– Миновав насыпь и пройдя в ворота внешних стен, паломники видят стену цитадели с высеченной на ней лозой времени. Самые роскошные помещения расположены на первом этаже: приемные, бальный зал, пиршественный зал. Все стены обшиты панелями белого дерева. Здесь же находится и несколько учебных залов, но большей частью они на втором этаже. Там учат молодых Белых и пожинают их сны. Там же располагаются и роскошные покои, где богатые клиенты отдыхают и пьют вино. Туда к ним приходят сопоставители и лингстры: сопоставители зачитывают отобранные свитки, а лингстры толкуют их. За большие деньги.
– А все лингстры и сопоставители – Белые?
– В жилах большинства течет немного пророческой крови. Они родились в Клерресе, их с детства назначили быть прислужниками Четырех. Они же «служат» и Белым, примерно как блохи служат собаке: высасывают сны и мысли и выдают их как возможные пути будущего богатым глупцам, пришедшим посоветоваться.
– Ага. То есть они шарлатаны.
– Нет, – сказал Шут севшим голосом. – Это самое отвратительное, Фитц. Богачи покупают сведения о будущем, чтобы стать еще богаче. Лингстры собирают сновидения о грядущей засухе и советуют им запасти зерно, чтобы потом продавать втридорога голодающим соседям. Чума и мор, если о них знать заранее, могут стать средством увеличить семейное состояние. Четверо уже не заботятся о благе мира, только о том, как нажиться на несчастьях и случайных удачах.
Он глубоко вздохнул:
– На третьем этаже находится сокровищница Слуг. Шесть залов, где хранятся свитки. Там есть свитки из незапамятной древности, и каждый день появляются новые. Только самым богатым просителям позволяют входить в эту библиотеку.
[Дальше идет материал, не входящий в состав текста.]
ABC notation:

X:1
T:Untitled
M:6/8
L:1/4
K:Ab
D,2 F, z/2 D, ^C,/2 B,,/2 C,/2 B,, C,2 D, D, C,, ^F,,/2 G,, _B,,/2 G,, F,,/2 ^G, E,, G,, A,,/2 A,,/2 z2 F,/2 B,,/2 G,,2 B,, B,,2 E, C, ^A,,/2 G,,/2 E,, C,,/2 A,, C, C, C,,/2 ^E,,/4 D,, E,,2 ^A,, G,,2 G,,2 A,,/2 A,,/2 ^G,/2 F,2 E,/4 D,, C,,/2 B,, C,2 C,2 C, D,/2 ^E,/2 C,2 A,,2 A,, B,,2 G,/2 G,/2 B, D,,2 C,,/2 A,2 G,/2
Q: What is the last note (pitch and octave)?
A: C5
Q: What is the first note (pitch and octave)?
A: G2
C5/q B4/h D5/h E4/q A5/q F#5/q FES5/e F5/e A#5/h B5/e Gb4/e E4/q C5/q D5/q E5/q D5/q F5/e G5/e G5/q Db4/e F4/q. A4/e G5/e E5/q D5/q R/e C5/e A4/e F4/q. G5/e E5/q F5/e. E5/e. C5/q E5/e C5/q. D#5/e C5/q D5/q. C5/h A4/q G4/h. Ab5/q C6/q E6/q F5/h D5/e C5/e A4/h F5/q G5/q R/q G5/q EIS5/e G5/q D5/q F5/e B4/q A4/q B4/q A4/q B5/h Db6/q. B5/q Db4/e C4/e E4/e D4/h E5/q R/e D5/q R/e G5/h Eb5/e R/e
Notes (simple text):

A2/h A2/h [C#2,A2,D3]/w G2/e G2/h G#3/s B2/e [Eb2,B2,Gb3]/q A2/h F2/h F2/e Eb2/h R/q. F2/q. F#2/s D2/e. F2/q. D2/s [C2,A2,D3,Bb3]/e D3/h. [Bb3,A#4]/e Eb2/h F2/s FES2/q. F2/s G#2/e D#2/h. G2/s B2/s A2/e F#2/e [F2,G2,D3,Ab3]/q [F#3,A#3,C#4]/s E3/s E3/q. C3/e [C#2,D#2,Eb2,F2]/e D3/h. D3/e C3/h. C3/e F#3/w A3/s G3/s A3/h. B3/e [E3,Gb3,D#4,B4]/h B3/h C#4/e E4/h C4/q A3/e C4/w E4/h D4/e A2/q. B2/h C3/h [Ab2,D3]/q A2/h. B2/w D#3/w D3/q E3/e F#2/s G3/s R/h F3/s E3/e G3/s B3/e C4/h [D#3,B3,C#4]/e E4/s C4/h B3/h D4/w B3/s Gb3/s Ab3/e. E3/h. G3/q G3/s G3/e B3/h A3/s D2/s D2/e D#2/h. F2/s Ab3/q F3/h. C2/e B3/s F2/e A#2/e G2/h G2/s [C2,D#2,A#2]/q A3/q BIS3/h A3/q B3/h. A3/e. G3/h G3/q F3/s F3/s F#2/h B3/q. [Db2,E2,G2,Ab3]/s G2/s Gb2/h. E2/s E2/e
Порой состоятельному жрецу Са разрешают самому изучать свитки, но только если Слуги получат за это золото и влияние.
Наконец, на четвертом этаже живут Слуги, пользующиеся особым расположением Четырех. Там же живут и самые доверенные стражники, охраняющие двери в каждую из башен. А еще – те из Белых, кто видит больше всех пророческих снов. Четверо держат их там, чтобы можно было, не тратя времени, спуститься и пообщаться с ними. Это общение не всегда сводится к высокоученым беседам, особенно если приходит Феллоуди.
Шут умолк. Я не стал спрашивать, довелось ли ему испытать на себе такое внимание.
Он вдруг резко встал и направился в другой конец комнаты, сказав через плечо:
– Если подняться еще на один пролет по лестнице, попадаешь на крышу, в бывший гарем, где теперь держат непокорных Белых. – Он отошел от нашей «карты». – Возможно, именно там сейчас Прилкоп. Или то, что от него осталось.
Он вдруг резко вдохнул и заговорил голосом Янтарь:
– Здесь очень душно. Пожалуйста, позови Спарк. Я бы хотела одеться и выйти подышать.
Я выполнил ее просьбу.
Эти наши разговоры с Шутом не длились подолгу и часто прерывались. Я больше слушал, чем говорил, и, если он вдруг вставал, превращался в Янтарь и уходил, я не пытался остановить его. Оставшись один, делал зарисовки и помечал самое важное. Я был благодарен Шуту за то, что он рассказывал, но мне требовалось больше. Все, что ему было известно о пороках и слабостях наших врагов, могло устареть. Он не знал имен их любовников и недоброжелателей, не имел представления, как проходят их дни. Мне придется разузнать все это, когда я сам попаду в Клеррес. Спешить некуда. Би уже все равно не вернуть. Моя месть будет хладнокровной и тщательно рассчитанной. Когда я нанесу удар, он будет смертельным. «Хорошо бы, – мечтательно думал я, – чтобы они умерли, зная, за какое преступление я воздал им». Но так или иначе, им все равно не жить.